Task list:
- 1) In the book review, what is Mike Berland's profession?
- 2) Reproduce the book review starting with "There are sample" and going on through "fast food restaurants.", switching "dining out" to "eating out".

I received a free copy of this book for review purposes, but all opinions here are my own.
Last week I received a copy of Become a Fat-Burning Machine: The 12-Week Diet by Mike Berland. Mike isn’t a doctor or a dietician. He’s a pollster and analytics expert. He wanted to know why certain foods help the body lose weight and why others cause the body to store fat. Berland assembled a team of experts to find verifiable data behind the science and mindset of weight loss exercise and nutrition. The Fat-Burning Machine points to metabolic syndrome as the hidden driver of America’s body weight epidemic.
“Finally, I’m a Fat-Burning Machine and I’m not afraid of ‘falling off’ the wagon. There is no wagon. No fad. No extreme protocol. Just a way of life that combines science and practical strategies.”
I found the book to have sound nutritional and exercise advice. It didn’t really reveal much new information for me, but I like the way it was presented. Berland tells of his own weight struggle even as a marathoner. He rejects some popular ideas about weight loss and exercise such as eating fat will make you fat. His plan is simple — each meal should have a protein, low-carb vegetables, a fat option, and a very small serving of carbs (rice, grains, beans, fruit).
There are sample menus and 43 pages of recipes to try. I really like the section on dining out. There are even suggestions on what to order at fast food restaurants.

Source material:

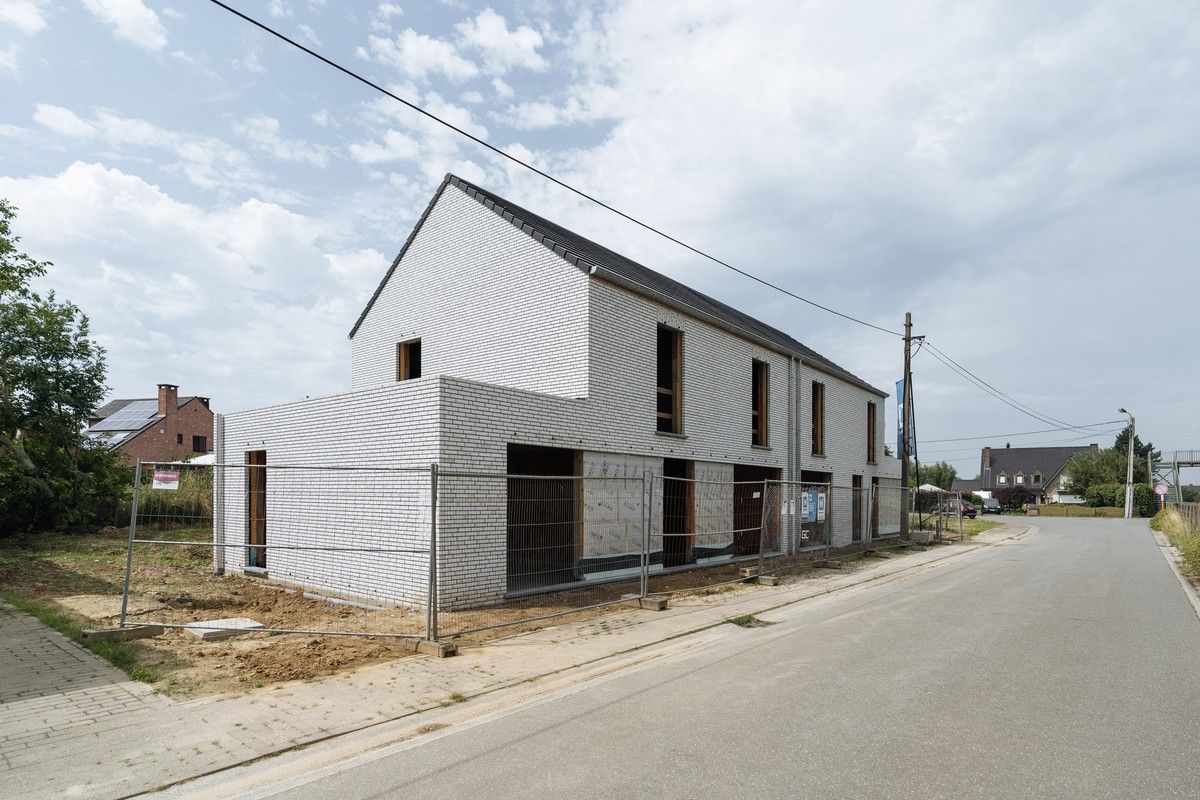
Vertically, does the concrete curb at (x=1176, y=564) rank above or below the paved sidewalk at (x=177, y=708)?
below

Your written answers:
- 1) He is a pollster and analytics expert.

- 2)
There are sample menus and 43 pages of recipes to try. I really like the section on eating out. There are even suggestions on what to order at fast food restaurants.